- [What this task involves] Reproduce only the top of the records, down to and including the line containing "family: Ursidae".

□ □ □ □

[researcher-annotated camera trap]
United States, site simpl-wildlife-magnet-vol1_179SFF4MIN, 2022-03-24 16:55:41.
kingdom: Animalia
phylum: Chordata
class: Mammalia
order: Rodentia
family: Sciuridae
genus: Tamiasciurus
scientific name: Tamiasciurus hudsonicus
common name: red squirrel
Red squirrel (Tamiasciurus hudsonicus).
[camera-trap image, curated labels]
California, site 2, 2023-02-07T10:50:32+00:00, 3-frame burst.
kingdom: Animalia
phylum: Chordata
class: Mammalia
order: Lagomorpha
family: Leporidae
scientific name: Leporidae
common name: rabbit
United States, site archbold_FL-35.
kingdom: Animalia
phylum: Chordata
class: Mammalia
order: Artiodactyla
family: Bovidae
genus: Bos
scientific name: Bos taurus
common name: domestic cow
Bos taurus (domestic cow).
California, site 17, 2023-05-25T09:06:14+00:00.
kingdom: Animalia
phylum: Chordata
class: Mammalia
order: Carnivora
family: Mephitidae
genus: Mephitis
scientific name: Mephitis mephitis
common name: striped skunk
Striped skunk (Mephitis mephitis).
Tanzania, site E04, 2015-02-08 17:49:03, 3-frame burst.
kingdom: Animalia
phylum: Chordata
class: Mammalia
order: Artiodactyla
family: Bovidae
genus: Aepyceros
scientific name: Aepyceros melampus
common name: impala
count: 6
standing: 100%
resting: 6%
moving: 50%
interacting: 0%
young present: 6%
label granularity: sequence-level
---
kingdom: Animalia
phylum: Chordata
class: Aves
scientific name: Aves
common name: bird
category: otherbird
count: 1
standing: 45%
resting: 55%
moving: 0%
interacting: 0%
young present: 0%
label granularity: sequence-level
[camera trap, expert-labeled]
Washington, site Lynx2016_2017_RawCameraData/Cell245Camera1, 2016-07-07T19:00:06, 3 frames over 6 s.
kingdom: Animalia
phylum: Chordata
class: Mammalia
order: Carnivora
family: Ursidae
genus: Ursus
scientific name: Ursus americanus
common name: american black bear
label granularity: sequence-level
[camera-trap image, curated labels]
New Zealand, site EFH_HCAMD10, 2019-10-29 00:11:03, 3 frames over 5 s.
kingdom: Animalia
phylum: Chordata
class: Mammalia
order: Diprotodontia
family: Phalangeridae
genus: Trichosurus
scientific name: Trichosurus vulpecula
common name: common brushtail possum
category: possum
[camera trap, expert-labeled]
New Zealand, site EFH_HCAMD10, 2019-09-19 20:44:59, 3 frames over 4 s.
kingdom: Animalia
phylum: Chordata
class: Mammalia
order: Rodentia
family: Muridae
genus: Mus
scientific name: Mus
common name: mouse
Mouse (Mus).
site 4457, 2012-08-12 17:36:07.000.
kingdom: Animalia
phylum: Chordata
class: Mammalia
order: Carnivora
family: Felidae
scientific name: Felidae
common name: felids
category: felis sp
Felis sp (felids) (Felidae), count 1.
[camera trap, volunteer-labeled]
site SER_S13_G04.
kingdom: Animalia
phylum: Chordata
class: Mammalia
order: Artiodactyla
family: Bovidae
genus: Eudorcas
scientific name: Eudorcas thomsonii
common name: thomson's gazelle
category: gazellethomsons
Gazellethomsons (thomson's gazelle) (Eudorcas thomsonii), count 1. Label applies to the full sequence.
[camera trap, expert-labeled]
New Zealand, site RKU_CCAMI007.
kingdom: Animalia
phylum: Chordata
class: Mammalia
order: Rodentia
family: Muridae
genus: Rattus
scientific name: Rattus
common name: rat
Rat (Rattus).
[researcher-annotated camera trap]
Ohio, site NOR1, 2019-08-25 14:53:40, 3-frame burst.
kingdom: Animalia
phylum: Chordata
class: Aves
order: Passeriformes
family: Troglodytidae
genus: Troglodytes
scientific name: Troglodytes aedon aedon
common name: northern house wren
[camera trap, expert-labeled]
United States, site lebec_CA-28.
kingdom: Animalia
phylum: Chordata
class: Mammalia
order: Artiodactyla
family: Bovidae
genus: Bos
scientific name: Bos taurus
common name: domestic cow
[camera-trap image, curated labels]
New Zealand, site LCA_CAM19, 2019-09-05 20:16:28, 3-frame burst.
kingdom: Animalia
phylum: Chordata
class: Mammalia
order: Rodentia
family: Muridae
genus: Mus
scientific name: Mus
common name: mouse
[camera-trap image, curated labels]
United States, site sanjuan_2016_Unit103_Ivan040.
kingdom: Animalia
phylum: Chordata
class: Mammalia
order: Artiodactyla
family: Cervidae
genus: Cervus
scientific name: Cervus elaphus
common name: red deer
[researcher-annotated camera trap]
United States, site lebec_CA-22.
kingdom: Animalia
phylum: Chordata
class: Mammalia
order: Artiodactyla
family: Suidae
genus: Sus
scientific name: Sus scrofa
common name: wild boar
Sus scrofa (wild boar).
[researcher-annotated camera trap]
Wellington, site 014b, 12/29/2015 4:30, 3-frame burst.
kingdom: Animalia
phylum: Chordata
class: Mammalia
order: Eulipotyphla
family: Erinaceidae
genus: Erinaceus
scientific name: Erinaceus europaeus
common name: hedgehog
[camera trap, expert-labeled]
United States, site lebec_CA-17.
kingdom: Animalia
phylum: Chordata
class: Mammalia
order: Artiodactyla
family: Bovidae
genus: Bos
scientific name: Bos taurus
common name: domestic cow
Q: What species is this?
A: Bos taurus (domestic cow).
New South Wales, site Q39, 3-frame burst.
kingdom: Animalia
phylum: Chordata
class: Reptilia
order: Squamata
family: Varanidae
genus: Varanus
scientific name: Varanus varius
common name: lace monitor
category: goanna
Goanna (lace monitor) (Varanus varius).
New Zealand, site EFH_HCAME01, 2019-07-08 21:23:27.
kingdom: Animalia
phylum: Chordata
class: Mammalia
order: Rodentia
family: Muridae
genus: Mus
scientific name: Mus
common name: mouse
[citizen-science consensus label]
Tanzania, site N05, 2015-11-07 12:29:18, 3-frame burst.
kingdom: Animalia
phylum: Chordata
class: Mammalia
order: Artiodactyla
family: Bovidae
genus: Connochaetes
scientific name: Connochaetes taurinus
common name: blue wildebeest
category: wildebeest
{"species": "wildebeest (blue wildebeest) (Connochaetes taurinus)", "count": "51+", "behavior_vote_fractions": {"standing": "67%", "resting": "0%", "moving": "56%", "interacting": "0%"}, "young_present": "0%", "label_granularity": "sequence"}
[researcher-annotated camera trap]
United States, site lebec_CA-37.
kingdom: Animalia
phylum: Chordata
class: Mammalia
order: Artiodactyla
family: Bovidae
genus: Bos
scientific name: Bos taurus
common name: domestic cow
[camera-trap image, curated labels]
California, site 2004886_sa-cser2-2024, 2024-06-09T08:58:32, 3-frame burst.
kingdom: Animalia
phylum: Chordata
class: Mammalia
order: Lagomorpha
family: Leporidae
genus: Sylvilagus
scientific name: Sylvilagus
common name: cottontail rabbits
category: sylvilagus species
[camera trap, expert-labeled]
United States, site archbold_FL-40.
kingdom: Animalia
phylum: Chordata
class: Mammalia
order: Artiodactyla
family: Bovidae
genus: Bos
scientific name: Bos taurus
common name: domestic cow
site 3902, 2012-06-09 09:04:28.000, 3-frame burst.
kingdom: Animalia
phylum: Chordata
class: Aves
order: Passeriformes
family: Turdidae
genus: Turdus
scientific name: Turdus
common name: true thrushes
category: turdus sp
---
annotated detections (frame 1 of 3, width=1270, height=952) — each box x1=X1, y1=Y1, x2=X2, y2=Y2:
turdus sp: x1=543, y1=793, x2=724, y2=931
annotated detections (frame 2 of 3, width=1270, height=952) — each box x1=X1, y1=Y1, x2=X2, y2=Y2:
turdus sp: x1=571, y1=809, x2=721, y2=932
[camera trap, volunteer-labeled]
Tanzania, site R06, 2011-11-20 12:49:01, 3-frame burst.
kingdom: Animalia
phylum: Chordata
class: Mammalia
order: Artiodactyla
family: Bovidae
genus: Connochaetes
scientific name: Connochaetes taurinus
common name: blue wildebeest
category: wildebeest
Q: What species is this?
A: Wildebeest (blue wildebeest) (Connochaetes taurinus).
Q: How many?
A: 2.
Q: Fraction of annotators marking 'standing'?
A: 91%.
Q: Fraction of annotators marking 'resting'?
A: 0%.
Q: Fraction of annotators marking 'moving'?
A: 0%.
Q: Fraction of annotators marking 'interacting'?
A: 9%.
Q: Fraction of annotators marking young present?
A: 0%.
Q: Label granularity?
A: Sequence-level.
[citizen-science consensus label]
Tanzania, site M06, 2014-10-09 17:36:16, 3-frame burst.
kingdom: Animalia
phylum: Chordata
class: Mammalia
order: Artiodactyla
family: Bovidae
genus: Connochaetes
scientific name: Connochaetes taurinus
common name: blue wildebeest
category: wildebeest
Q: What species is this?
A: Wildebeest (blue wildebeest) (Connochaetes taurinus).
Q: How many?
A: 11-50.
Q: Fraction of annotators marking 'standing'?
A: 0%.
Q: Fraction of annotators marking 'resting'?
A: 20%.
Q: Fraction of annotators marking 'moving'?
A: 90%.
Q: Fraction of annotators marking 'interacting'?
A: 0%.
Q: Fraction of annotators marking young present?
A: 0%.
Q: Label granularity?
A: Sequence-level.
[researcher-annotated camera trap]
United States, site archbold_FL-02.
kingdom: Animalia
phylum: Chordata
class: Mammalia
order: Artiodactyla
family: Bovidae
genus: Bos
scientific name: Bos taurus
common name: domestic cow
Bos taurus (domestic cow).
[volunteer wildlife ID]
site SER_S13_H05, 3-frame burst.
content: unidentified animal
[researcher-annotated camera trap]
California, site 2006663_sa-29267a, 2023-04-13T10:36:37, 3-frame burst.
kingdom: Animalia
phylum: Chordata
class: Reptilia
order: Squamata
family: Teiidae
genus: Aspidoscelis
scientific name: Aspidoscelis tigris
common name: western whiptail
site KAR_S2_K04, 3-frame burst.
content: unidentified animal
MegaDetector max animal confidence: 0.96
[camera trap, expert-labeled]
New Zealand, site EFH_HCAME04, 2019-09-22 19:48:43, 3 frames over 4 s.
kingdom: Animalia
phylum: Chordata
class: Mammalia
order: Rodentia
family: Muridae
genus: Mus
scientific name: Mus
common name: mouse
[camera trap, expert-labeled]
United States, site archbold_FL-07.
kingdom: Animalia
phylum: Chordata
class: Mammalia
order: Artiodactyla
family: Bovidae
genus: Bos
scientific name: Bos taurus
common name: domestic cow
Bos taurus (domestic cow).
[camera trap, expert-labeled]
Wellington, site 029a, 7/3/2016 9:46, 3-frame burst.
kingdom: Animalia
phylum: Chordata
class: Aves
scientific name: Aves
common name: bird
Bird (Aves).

□ □ □ □

- [Solution to this problem]
[researcher-annotated camera trap]
United States, site simpl-wildlife-magnet-vol1_179SFF4MIN, 2022-03-24 16:55:41.
kingdom: Animalia
phylum: Chordata
class: Mammalia
order: Rodentia
family: Sciuridae
genus: Tamiasciurus
scientific name: Tamiasciurus hudsonicus
common name: red squirrel
Red squirrel (Tamiasciurus hudsonicus).
[camera-trap image, curated labels]
California, site 2, 2023-02-07T10:50:32+00:00, 3-frame burst.
kingdom: Animalia
phylum: Chordata
class: Mammalia
order: Lagomorpha
family: Leporidae
scientific name: Leporidae
common name: rabbit
United States, site archbold_FL-35.
kingdom: Animalia
phylum: Chordata
class: Mammalia
order: Artiodactyla
family: Bovidae
genus: Bos
scientific name: Bos taurus
common name: domestic cow
Bos taurus (domestic cow).
California, site 17, 2023-05-25T09:06:14+00:00.
kingdom: Animalia
phylum: Chordata
class: Mammalia
order: Carnivora
family: Mephitidae
genus: Mephitis
scientific name: Mephitis mephitis
common name: striped skunk
Striped skunk (Mephitis mephitis).
Tanzania, site E04, 2015-02-08 17:49:03, 3-frame burst.
kingdom: Animalia
phylum: Chordata
class: Mammalia
order: Artiodactyla
family: Bovidae
genus: Aepyceros
scientific name: Aepyceros melampus
common name: impala
count: 6
standing: 100%
resting: 6%
moving: 50%
interacting: 0%
young present: 6%
label granularity: sequence-level
---
kingdom: Animalia
phylum: Chordata
class: Aves
scientific name: Aves
common name: bird
category: otherbird
count: 1
standing: 45%
resting: 55%
moving: 0%
interacting: 0%
young present: 0%
label granularity: sequence-level
[camera trap, expert-labeled]
Washington, site Lynx2016_2017_RawCameraData/Cell245Camera1, 2016-07-07T19:00:06, 3 frames over 6 s.
kingdom: Animalia
phylum: Chordata
class: Mammalia
order: Carnivora
family: Ursidae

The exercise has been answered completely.